その最初のステップとして、地域の主要な病院や診療所、介護施設など約30施設を結んだ第一期システムを構築し、2016年4月から運用を開始します。
藤田
医療施設間で患者の情報、例えば病歴や処方履歴、アレルギーの有無といった情報を共有できていれば、よりスムーズな医療サービスを提供できるようになります。
また、介護施設や訪問介護の現場でも、相手の病歴や処方状況などの情報を正しく把握できるメリットは大きいはずです。
高橋
「未来かなえネット」の大きな特徴は、これまでの医療連携システムが電子カルテをベースにした事例が多かったのに対し、電子カルテではなくレセプト(医療報酬明細書)ベースでのデータ連携を実現しているという点です。
藤田
わが国における電子カルテシステムの導入率(2013年度)は、一般病院全体で20%強、病床数200床未満の医療機関では15%にも満たないのが現状です。
そのため、電子カルテベースのプロジェクトでは、地域の多くの医療機関が新たなシステム投資を行う必要があり、その負担が情報連携の裾野を広げるうえでの大きな障害となっていました。
藤田 優の写真
高橋
一方、レセプトのオンライン請求システムの導入率は、病院・薬局ともほぼ100%に達しているため、「未来かなえネット」に参加する医療機関は、新たなシステム投資が不要なのです。今回のシステムは、このレセプトをはじめ各医療機関がすでに導入済みのシステムから必要なデータを自動収集する機能を備えています。

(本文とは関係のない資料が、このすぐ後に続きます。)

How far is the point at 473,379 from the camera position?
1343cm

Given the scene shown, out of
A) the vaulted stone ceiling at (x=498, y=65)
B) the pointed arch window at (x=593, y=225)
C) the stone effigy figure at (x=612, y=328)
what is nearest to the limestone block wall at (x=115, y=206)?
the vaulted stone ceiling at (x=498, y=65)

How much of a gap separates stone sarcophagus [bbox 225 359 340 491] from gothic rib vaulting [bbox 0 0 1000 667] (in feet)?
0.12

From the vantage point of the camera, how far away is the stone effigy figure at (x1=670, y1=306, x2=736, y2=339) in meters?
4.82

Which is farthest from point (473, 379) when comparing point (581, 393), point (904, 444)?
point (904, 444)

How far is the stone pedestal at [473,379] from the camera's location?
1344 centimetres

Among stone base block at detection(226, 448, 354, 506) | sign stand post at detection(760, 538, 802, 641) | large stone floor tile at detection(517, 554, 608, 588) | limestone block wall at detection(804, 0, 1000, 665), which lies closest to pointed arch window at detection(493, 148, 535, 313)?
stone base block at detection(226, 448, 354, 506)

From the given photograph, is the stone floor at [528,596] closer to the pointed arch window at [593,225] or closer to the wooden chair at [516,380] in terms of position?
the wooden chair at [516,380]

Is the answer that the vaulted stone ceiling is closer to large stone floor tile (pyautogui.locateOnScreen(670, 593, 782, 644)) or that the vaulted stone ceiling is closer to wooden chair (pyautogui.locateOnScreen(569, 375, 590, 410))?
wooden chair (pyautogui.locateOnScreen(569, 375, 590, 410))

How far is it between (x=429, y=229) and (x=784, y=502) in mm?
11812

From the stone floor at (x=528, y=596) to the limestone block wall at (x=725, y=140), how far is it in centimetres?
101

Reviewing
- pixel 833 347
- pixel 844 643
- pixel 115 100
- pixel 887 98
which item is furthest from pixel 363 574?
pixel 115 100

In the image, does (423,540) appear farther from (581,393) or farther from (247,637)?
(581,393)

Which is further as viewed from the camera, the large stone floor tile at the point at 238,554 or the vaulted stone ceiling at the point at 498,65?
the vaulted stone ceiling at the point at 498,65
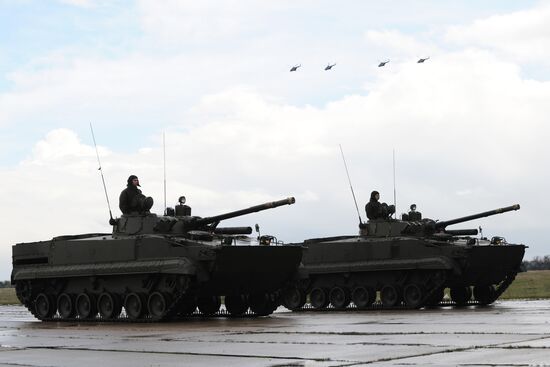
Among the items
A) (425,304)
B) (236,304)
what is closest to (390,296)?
(425,304)

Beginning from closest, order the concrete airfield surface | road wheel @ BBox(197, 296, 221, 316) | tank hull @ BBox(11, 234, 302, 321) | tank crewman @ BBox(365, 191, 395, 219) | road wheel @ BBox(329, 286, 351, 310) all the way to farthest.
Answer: the concrete airfield surface < tank hull @ BBox(11, 234, 302, 321) < road wheel @ BBox(197, 296, 221, 316) < road wheel @ BBox(329, 286, 351, 310) < tank crewman @ BBox(365, 191, 395, 219)

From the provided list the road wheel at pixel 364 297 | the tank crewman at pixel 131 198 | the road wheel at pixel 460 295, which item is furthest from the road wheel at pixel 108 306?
the road wheel at pixel 460 295

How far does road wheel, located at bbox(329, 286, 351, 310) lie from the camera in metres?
35.1

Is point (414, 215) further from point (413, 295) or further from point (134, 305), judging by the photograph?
point (134, 305)

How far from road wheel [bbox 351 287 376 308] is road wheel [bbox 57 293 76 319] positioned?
32.8ft

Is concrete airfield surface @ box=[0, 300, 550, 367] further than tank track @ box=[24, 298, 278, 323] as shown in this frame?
No

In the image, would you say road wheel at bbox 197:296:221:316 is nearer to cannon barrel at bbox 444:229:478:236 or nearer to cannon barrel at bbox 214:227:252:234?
cannon barrel at bbox 214:227:252:234

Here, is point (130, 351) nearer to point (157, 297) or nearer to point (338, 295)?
point (157, 297)

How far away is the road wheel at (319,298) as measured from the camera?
117ft

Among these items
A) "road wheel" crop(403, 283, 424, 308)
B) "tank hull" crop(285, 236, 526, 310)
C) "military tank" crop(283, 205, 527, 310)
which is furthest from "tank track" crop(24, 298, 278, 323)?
"road wheel" crop(403, 283, 424, 308)

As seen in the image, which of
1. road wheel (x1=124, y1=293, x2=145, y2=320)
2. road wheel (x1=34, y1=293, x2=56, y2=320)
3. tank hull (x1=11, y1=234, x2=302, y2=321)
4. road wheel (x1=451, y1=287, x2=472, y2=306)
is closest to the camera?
tank hull (x1=11, y1=234, x2=302, y2=321)

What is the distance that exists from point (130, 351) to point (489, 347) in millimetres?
5625

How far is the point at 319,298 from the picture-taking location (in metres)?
35.8

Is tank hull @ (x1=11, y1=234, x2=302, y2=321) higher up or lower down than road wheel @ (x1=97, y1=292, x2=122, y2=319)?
higher up
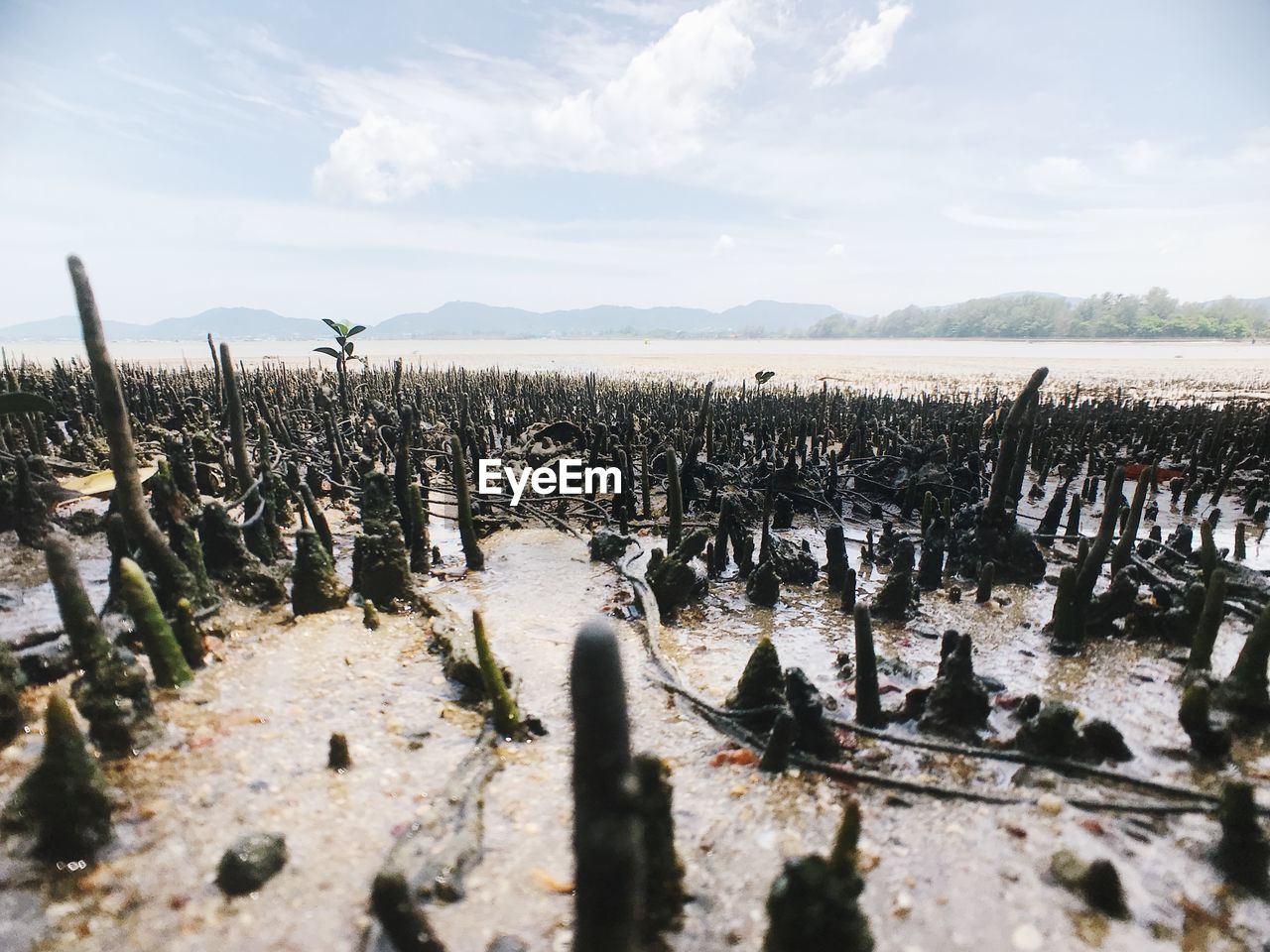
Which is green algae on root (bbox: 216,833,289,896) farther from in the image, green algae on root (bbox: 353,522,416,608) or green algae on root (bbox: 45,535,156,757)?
green algae on root (bbox: 353,522,416,608)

それであれば、施設の業務フローを変えたり新たな操作を覚えたりする必要もないので、便利ですね。
高橋
そのメリットが多くの施設に参加いただけている理由の1つでもあります。この特徴は、当社が開発し2014年から稼働している新潟県佐渡地域医療ネットワークシステム「さどひまわりネット」から継承したものです。
第二期システムでは、新たに救急救命医療との情報連携を図る予定です。119番通報を受けて救急車を出動させる時、救急隊員がモバイル端末などで対象者の病歴などを事前に把握できれば、より迅速で確実な措置を取ることができるはずです。